Rusya’nın Ukrayna’yı işgali ile Avrupa Birliği’nden (AB) daha geniş bir politik birliğin sağlanması için kıtadaki gayretler son aylarda gündemin en önemli unsurlarından oldu. Bu kapsamda Moskova’ya karşı teksesli bir siyasi bir cephe oluşturmaya çalışan AB, insan hakkı ihlalleri ile demokratik gerilemelerin yaşandığı üyelerine bile halini yumuşattı.
Fransa Cumhurbaşkanı Emmanuel Macron’un birinci kere mayıs ayında teşebbüste bulunduğu Avrupa Siyasi Topluluğu (AST) Doruğu, 6 Ekim’de Çekya’nın başşehri Prag’da birinci sefer toplandı. Toplantıya 27 AB üyesi ile ortalarında Türkiye’nin de bulunduğu 44 ülke katıldı. Yeni oluşum ile Türkiye-Avrupa münasebetlerinin seyrini İstanbul Üniversitesi, Siyaset Bilimi ve Memleketler arası Münasebetler Bölümü’nden Dr. Öğr. Üyesi Damla Cihangir-Tetik Cumhuriyet’e kıymetlendirdi.

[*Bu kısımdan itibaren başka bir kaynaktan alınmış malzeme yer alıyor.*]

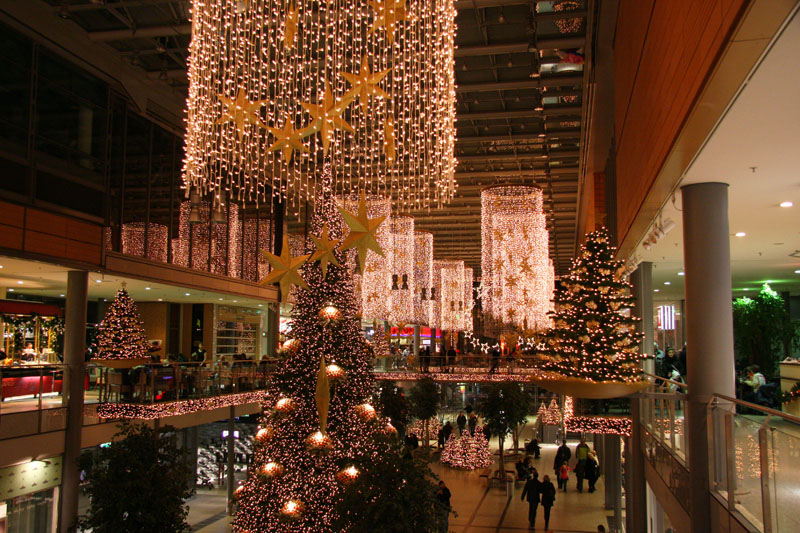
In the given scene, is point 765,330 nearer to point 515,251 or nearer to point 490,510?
point 515,251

Türkiye’nin de doruğa davet edilmesi hakkında Tetik, oluşumun AB ahenk süreci dışında olduğunu belirterek Ankara ve Birlik ortasındaki meselelere deva olmayacağını belirtti.

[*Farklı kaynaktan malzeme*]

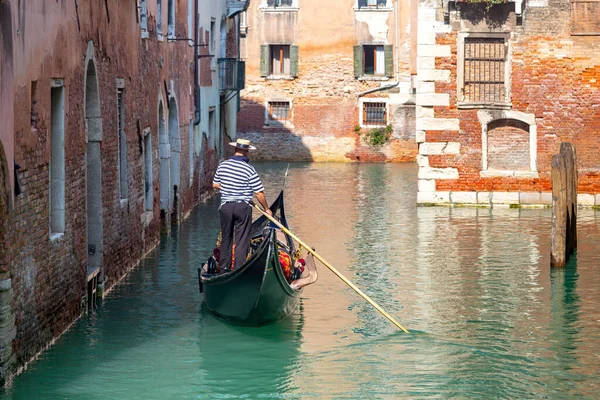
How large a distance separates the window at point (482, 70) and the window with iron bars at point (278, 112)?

AST’nin münasebetlerdeki olumlu istikametlerinden bahseden Tetik, “AB’nin daveti üzerine Erdoğan’ın doruğa iştirakiyle hem Ankara tarafı hem de Brüksel, birbirleriyle olan gergin ve sıkıntılı bağlarının üzerini kapatma ve farklı bir platformda bir ortaya gelme imkanına sahip oldular” dedi. Oluşumun muvaffakiyetinin sonraki toplantılarda alınan kararlara ve tartışılan bahisler ile belirli olacağı yorumunu yapan Tetik, “AB’nin ve Erdoğan’ın, ikili bağlantıları ne büsbütün bitirmeye ne de tekrar canlandırmaya heves ve cüret ettiği bu türlü bir periyotta bir ortaya gelen tepe, her iki taraf için de bir can simidi oldu” diye konuştu.